In addition, we used IGV to study calls that were

  1. 1.

    Originally annotated as ‘confirmed’ but had a large difference in VAF calculated from the truth set data and AmpliSeq data and were reannotated if needed.

  2. 2.

    HighConf calls that were ‘not confirmed’, although no annotation was actually changed.

  3. 3.

    Unclassified calls that were ‘confirmed’ and reannotated if needed.

When there was manual reannotation after IGV inspection, a comment was left in the final column in the validation file.

Ion Torrent WES

Library construction and sequencing

A SureSelect Target Enrichment Reagent kit, PTN (G9605A), SureSelect Human All Exon v6 + UTRs (5190-8881), Herculase II Fusion DNA Polymerase (600677) from Agilent Technologies and an Ion Xpress Plus Fragment kit (4471269, Thermo Fisher Scientific) were combined to prepare libraries according to the manufacturer’s guidelines (user guide: SureSelect Target Enrichment System for Sequencing on Ion Proton, version C0, December 2016, Agilent Technologies). Before, during and after library preparation, the quality and quantity of gDNA and/or libraries were evaluated using a Qubit fluorometer 2.0 with a dsDNA HS Assay kit (Thermo Fisher Scientific) and an Agilent Bioanalyzer 2100 with a high sensitivity DNA kit (Agilent Technologies). For sequencing the WES libraries, the Ion S5 XL Sequencing platform with Ion 540-Chef kit (A30011, Thermo Fisher Scientific) and the Ion 540 Chip kit (A27766, Thermo Fisher Scientific) were used. One sample per 540 Chip kit was sequenced, generating up to 60 million reads with an average length of 200 bp.

Sequence alignment and analysis of Ion Torrent data

Raw reads were first filtered for low-quality reads and trimmed to remove adapter sequences and low-quality bases. This step was performed using the BaseCaller module of the Torrent Suite software package v5.8.0 (Thermo Fisher Scientific). Low-quality reads were retained from further analysis in the raw signal processing stage. Low-quality bases were trimmed from the 5′ end if the average quality score of the 16-base window fell below 16 (Phred scale), cleaving 8 bases at once. Processed reads were mapped to the GRCh38 reference genome by the TMAP module of the Torrent Suite software package using the default map4 algorithm with recommended settings.

Variant validation analysis

The following rule was applied to interpret WES validation by both Ion Torrent and HiSeq with the same MQ ≥ 40 and BQ ≥ 30 thresholds as used for AmpliSeq data.

  • If tumor variant depth was >2 and tumor VAF was >10 times the normal VAF → confirmed.

  • If normal total depth was >20 and normal VAF was >10% → not confirmed (germline).

  • If the expected value for variants in reads in the tumor is >5 based on truth set VAF and tumor total depth but there was no such read → not confirmed (no signal when signal was expected).

  • Else → uninterpretable.

Bioinformatics pipelines

In this section, we describe the bioinformatics analysis methods to generate the high-confidence somatic mutation call set. The overall schematic is shown in Fig. 1. The commands and source codes are documented at our project site at http://sites.google.com/view/seqc2.

Read alignment

For each of the paired-end read files (that is, FASTQ 1 and 2 files) generated by Illumina sequencers (HiSeq, NovaSeq and MiSeq platforms), we first trimmed low-quality bases and adapter sequences using Trimmomatic70 (performed at Frederick National Laboratory for Cancer Research). The resulting sequences were then mapped with three different aligners (that is, BWA-MEM, Bowtie2 and NovoAlign) to create three BAM files. Picard Tools (http://broadinstitute.github.io/picard/) was then used to mark PCR and optical duplicates in the BAM files (except for AmpliSeq data from MiSeq).
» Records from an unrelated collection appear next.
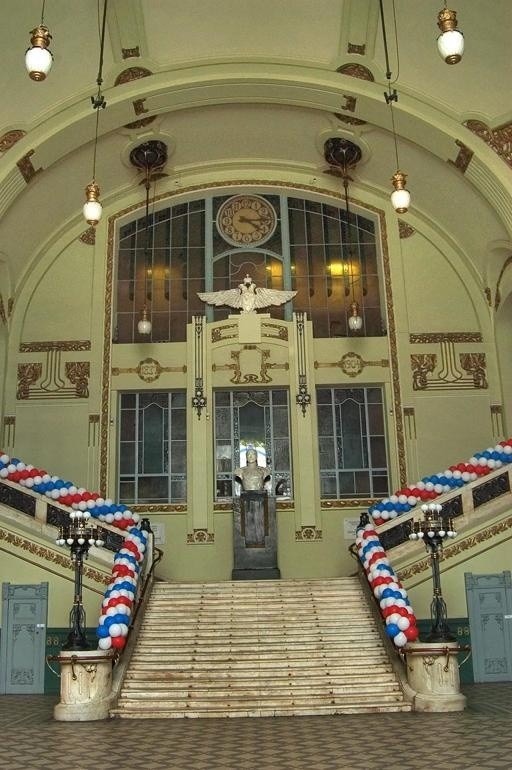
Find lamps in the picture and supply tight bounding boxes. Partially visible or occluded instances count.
[322,136,363,331]
[379,0,411,213]
[436,0,465,65]
[25,0,55,82]
[82,0,108,227]
[130,140,170,336]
The Ion Torrent reads were first trimmed for low-quality bases and adapter sequences using the BaseCaller module of the Torrent Suite software package v5.8.0. Low-quality bases were trimmed from the 5′ end if the average quality score of the 16-base window fell below a BQ of 16, cleaving 8 bases at once. The processed reads were then mapped with TMAP using the default map4 algorithm with otherwise default settings. Picard Tools was then used to mark PCR and optical duplicates on the BAM files.

Building the center- and aligner-specific SomaticSeq classifiers

BAM files produced from the same sequencing centers and platform and aligned with the same aligner were grouped into one data group. For instance, the three pairs of HiSeq BAM files at IL aligned with BWA-MEM were grouped into one data group, and the same reads aligned with NovoAlign were grouped into another data group under NovoAlign (Fig. 1). BAM files that came from LL, NC and EA were grouped into ‘Others’. Hence, there were five data groups for each aligner: (1) HiSeq at IL, (2) NovaSeq at IL, (3) HiSeq at FD, (4) HiSeq at NV and (5) HiSeq at Others. SNV and indel SomaticSeq classifiers were built for each of the first four data groups because we took advantage of multiple sequencing replicates of the normal genome to build machine learning classifiers that remove data group-specific artifacts as false positives. Because three aligners were used, 12 SNVs and 12 indel center- and aligner-specific classifiers were created. For the Others groups, data from the first four groups were combined to simulate aligner-specific (but not center-specific) artifacts for it.

For each data group that has intracenter sequencing replicates, we designated normal replicate 1 as the normal and normal replicate 2 as the pseudotumor. BAMSurgeon was used to spike approximately 100,000 in silico SNVs and 20,000 in silico indels into the pseudotumor to create an in silico tumor18. SomaticSeq’s tumor–normal workflow was then used for the in silico tumor–normal pairs (Supplementary Fig. 1a). Briefly, six somatic mutation callers were incorporated into the workflow: MuTect2 (ref. 13), SomaticSniper36, VarDict37, MuSE38, Strelka2 (ref. 39) and TNscope40. About 100 genomic and sequencing features were extracted for each variant call using SomaticSeq32. Every mutation call that was not spiked in by BAMSurgeon was labeled a false positive, and only the in silico variants were labeled true positives.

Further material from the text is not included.